The Classroom That Once Was
Have you ever wondered what might be going on in a child’s mind ever since the schools shut down and he was confined to his home? The answer is Yes and no. We do feel his sense of loss of freedom but we don’t understand that instead of lessons in school, now we are asking him to swallow a lot of digital content, through the so-called “Online Teaching”, which mind you is not equivalent to “Online Learning”.
Most of the teachers in India, never learnt using technology nor were trained to teach via technology.
They are of the blackboard and chalk era. However, they have quickly upskilled themselves to begin online classes. Books, Blackboard, or chalk are mere tools in the hands of a teacher, so is technology. It really depends on how you harness it. Whether you have befriended technology?
Teachers need to actually REIMAGINE their CLASSROOM on a virtual platform. They have to think about whether their lesson design understands the Limitations of Technology they are using?
Do you use a variety of Platforms like Mentimeter, Padlet, G Forms, Kahoot to teach different things at different times to different age groups? Because One size won’t fit all!
Redesigning & customizing our technology to the topics that we are teaching is the key? E.g. Zooming is not teaching but teaching children how to research online is a skill to learn and should certainly be taught.
Most schools are finding stop-gap solutions to continue teaching, but the quality of learning is heavily dependent on the level and quality of digital access. After all, only around 60% of the globe’s population is online.
For example, virtual classes on personal tablets may be the norm in Hong Kong, but, many students in less developed economies rely on lessons and assignments sent via WhatsApp or email.
Right now, the question is not what is teaching but to articulate, ”WHAT is Learning?”
Learning always happens in a Non-threatening, comforting, and self-paced environment. For many a student, a real classroom may not be an ideal place to learn at their own pace and style. Sometimes they are dominated, judged, and snubbed by their peers in a physical class, they are unable to keep up the pace with the progress of syllabus. I am talking about mediocre or weak children.
For them, Technology is a boon!
The virtual space allows the child’s skills and thoughts to develop, without judging their acumen with respect to others. The online courses are a beautiful bubble in which each student learns unthreatened!
The class which is most liked by the children will get maximum attendance. Students voluntarily like to participate in classes where they see a personal involvement of the teacher, rather than a copy-paste or forwarded video.
Said that Technology must be used wisely and selectively. Wise teachers Combine traditional academic merit and contemporary digital innovation to achieve the best results. They offer spaces for children to Pause and Reflect between classes.

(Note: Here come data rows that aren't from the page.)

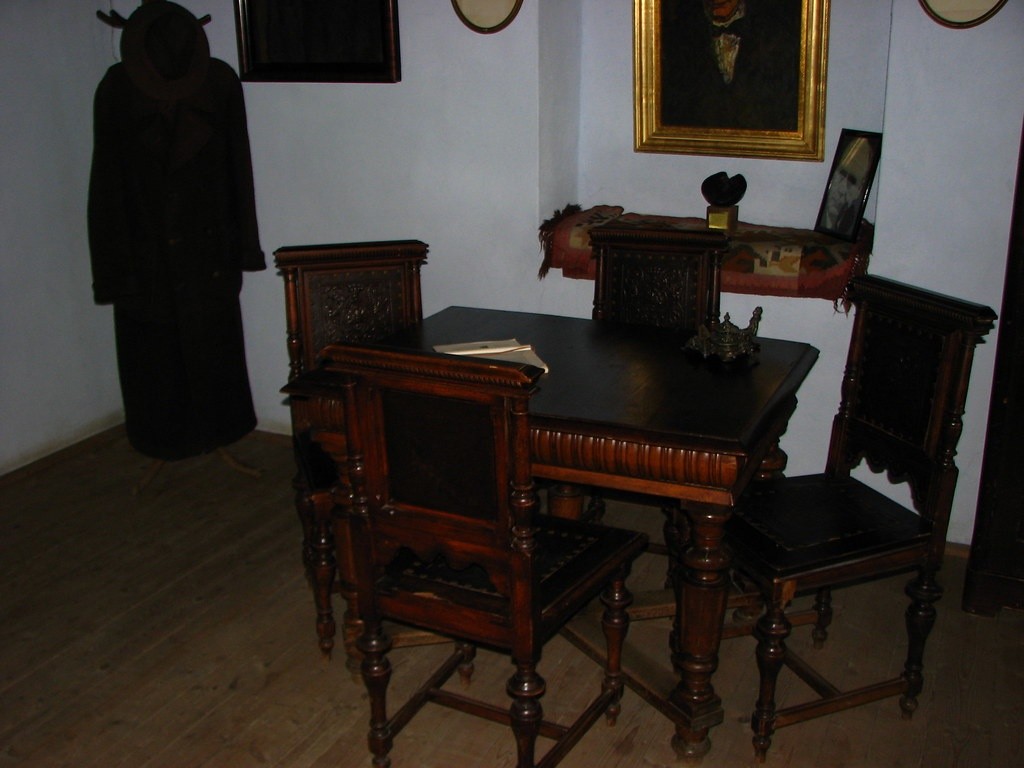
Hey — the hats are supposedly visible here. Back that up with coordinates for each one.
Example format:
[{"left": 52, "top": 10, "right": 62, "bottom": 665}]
[{"left": 119, "top": 1, "right": 210, "bottom": 101}]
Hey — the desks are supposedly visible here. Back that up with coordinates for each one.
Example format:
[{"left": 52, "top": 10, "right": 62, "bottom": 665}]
[
  {"left": 279, "top": 300, "right": 819, "bottom": 766},
  {"left": 539, "top": 206, "right": 878, "bottom": 310}
]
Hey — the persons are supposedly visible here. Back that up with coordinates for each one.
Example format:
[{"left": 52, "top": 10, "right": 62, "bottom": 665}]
[
  {"left": 667, "top": 0, "right": 792, "bottom": 131},
  {"left": 821, "top": 136, "right": 874, "bottom": 236}
]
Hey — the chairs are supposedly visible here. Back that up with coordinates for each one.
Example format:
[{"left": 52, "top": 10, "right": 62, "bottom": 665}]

They allow participation and engage children so that the OWNERSHIP of Learnings happen. Teacher centric class was neither effective before nor will it be now. The only difference is the child had to tolerate a boring class as he/she couldn’t run away but now the Controls of “SHOWING Up” are with the students.
However, Teaching through Technology poses a challenge when it comes to Junior children as for them the Human Warmth and experiential learning and nonverbal stimuli are essential.
Assessments are another key aspect of schooling that technology has a phenomenal potential to enhance. But so far we haven’t been able to tap the full potential of this resource. E.g. Sharing of ideas by the students to find novel solutions is also an evaluation of what has been learnt.
However, in our current system, we only believe in asking a question from within the syllabus and children answer as per their memory. This is a very limiting approach to Learning…
To conclude, the teacher has to cleverly tame Technology to his/her advantage by navigating across it’s burgeoning potential now and even post COVID era.